* BEGIN *

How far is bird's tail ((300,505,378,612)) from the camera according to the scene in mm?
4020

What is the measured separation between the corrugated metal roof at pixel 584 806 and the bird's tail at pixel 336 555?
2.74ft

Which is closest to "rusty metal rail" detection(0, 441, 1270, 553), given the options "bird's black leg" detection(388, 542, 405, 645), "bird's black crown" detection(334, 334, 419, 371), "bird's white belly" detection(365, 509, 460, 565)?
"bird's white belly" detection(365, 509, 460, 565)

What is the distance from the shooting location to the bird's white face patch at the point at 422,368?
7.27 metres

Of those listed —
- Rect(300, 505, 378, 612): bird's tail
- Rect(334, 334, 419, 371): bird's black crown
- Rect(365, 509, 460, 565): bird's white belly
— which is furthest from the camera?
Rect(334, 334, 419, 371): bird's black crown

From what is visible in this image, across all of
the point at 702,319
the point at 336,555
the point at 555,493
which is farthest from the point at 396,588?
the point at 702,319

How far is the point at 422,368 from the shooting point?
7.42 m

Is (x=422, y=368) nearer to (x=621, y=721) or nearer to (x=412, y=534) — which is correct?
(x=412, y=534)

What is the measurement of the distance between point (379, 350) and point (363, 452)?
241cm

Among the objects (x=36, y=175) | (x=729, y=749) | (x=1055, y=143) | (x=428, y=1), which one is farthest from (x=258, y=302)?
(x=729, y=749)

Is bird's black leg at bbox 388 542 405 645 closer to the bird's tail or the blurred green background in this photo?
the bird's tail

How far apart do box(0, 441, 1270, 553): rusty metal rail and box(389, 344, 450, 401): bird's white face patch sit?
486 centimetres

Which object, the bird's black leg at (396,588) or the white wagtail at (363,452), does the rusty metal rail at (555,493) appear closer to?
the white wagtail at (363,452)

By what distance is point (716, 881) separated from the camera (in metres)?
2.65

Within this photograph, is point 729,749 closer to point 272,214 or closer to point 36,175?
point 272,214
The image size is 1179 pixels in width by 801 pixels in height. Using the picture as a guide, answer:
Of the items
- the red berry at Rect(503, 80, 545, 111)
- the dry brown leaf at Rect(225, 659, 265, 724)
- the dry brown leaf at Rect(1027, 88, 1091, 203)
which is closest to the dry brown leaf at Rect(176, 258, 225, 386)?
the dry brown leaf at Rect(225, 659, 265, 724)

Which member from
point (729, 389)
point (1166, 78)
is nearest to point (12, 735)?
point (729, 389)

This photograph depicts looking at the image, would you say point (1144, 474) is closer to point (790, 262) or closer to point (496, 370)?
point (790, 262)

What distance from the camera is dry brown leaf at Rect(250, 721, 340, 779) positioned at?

* END *

Render as a Markdown table with the columns Row and Line the lines that begin at the one containing "Within this photograph, is" and stop after the last line of the material, numbering each row and leaving out blank lines.

> **THE RESULT**:
| Row | Line |
|---|---|
| 1 | Within this photograph, is point 729,749 closer to point 272,214 or closer to point 36,175? |
| 2 | point 272,214 |
| 3 | The image size is 1179 pixels in width by 801 pixels in height. Using the picture as a guide, answer: |
| 4 | Of the items |
| 5 | - the red berry at Rect(503, 80, 545, 111) |
| 6 | - the dry brown leaf at Rect(225, 659, 265, 724) |
| 7 | - the dry brown leaf at Rect(1027, 88, 1091, 203) |
| 8 | which is closest to the dry brown leaf at Rect(176, 258, 225, 386)? |
| 9 | the dry brown leaf at Rect(225, 659, 265, 724) |
| 10 | Which member from |
| 11 | point (729, 389) |
| 12 | point (1166, 78) |
| 13 | is nearest to point (12, 735)? |
| 14 | point (729, 389) |
| 15 | This photograph depicts looking at the image, would you say point (1144, 474) is closer to point (790, 262) or closer to point (496, 370)? |
| 16 | point (790, 262) |
| 17 | What distance from the camera is dry brown leaf at Rect(250, 721, 340, 779) positioned at? |